- Ejercicio:
Prosigue el texto sobre el uso de bacteriófagos contra las bacterias a partir de su última oración.

::: Texto de lectura

Por supuesto, la necesidad de ir ascendiendo en la complejidad de los fármacos implica un aumento en la escala de costos, de días de internación y de riesgo de muerte.Por eso, dado que no se conocieron nuevos compuestos en décadas y que no hay gran interés de las compañías farmacéuticas en desarrollarlos, investigadores de distintos puntos del globo están estudiando un plan “B”: consiste en utilizar virus para combatir bacterias. Se los conoce como “bacteriófagos” o, simplemente, “fagos”.
Devoradores de bacterias
“Con la emergencia de la multirresistencia, la fagoterapia, en pleno desarrollo en varios países, podría ser una solución o al menos ayudar a mitigar la ausencia de drogas activas para numerosos pacientes sin opciones terapéuticas –destaca Guzzi–. El Hospital Reina Astrid, de Bélgica, tiene un laboratorio que viene publicando resultados. También se investiga en Francia y Estados Unidos (en San Diego, hay un instituto importante). En la Argentina, un grupo liderado por Leticia Bentancor está investigando en esto desde hace años”.
Los antibióticos se difundieron a mediados del siglo pasado y revolucionaron el tratamiento de las infecciones bacterianas. En 1928, Alexander Fleming estaba trabajando en su laboratorio del hospital St. Mary, en Londres cuando observó que un hongo que había crecido inadvertidamente en placas de Petri había eliminado colonias de Staphylococcus aureus. Concluyó que el moho elaboraba una sustancia que podía disolver las bacterias, la llamó penicilina y en poco tiempo, después de que diversos equipos experimentaran en animales y seres humanos, se probó que incluso en pequeñas dosis ayudaba a curar infecciones muy graves. Su descubrimiento le valió el Nobel.

::::::
::: Material proporcionado

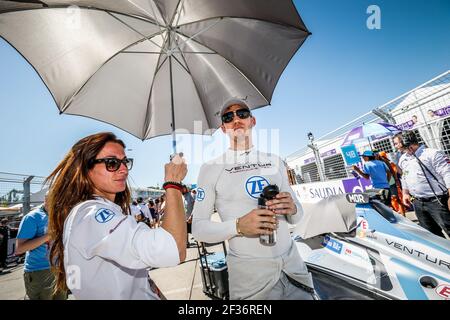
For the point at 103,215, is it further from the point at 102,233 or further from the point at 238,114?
the point at 238,114

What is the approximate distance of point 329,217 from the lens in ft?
8.10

::::::

- Resultado del ejercicio:
Pero las bacterias poseen una batería de artilugios para volverse resistentes a las drogas que las combaten. Pueden transferirse genes cuando están en contacto, aumentar su «impermeabilidad» y hasta fabricar sustancias que protegen a otras bacterias (“defensa altruísta”). Después, solo basta que entren en juego los principios de la evolución darwiniana, para que se vayan seleccionando “las más aptas”; es decir, las que no son sensibles a esos fármacos. Así, a décadas de su hallazgo, esos agentes que parecieron mágicos están empezando a perder “poder de fuego”.
“Los ‘fagos’ se descubrieron en Europa del Este incluso antes que los antibióticos, en 1915, pero como estos últimos mostraron enorme eficacia para combatir infecciones, aquellos se abandonaron –cuenta Guzzi–. Sin embargo, en Rusia y Georgia continuaron trabajando y hoy los utilizan ampliamente”.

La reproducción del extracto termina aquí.